Laura permaneció inmóvil.
Las lágrimas seguían cayendo por su rostro.
Nadie parecía dispuesto a escucharla.
El pequeño Mateo lloraba aferrado a su pierna.
Elena lo abrazaba mientras seguía señalando a la niñera.
—¡Fue ella! ¡Todos lo saben!
Los empleados bajaron la cabeza.
Ninguno se atrevía a contradecir a la dueña de la mansión.
El esposo de Elena observó la escena con creciente inquietud.
Había algo que no encajaba.
Miró a Laura.
Ella nunca había levantado la voz en los tres años que llevaba cuidando de Mateo.

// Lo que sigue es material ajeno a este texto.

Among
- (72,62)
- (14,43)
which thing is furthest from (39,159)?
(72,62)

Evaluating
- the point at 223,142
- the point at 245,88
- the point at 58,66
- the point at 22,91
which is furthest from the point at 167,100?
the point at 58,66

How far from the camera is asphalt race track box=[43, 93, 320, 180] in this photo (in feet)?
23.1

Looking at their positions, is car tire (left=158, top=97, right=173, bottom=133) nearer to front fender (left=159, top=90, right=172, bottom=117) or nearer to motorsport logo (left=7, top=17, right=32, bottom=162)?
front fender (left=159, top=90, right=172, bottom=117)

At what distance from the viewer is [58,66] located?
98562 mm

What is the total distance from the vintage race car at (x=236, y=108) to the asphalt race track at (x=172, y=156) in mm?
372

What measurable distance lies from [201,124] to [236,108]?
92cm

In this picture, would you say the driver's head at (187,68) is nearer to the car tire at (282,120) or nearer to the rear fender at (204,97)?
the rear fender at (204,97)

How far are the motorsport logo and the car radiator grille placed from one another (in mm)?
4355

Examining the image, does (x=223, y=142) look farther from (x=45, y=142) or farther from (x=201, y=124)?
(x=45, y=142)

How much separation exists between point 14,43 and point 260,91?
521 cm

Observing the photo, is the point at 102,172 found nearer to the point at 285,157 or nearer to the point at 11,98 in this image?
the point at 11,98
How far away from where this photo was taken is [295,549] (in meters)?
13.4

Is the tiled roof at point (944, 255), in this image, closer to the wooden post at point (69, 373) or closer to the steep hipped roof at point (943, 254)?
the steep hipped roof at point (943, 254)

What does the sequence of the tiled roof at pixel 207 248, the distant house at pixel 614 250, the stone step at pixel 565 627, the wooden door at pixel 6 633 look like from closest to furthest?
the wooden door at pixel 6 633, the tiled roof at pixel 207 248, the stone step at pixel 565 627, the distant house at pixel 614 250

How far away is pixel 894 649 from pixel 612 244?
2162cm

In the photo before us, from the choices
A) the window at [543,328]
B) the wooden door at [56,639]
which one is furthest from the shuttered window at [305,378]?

Entonces recordó algo importante.
—Esperen un momento.
Todos guardaron silencio.
—El pasillo tiene cámaras de seguridad.
Elena intentó responder de inmediato.
—No hace falta revisar nada.
Pero su marido ya había llamado al jefe de seguridad.
Minutos después, las imágenes aparecieron en la enorme pantalla del salón.
La grabación comenzó unos segundos antes del accidente.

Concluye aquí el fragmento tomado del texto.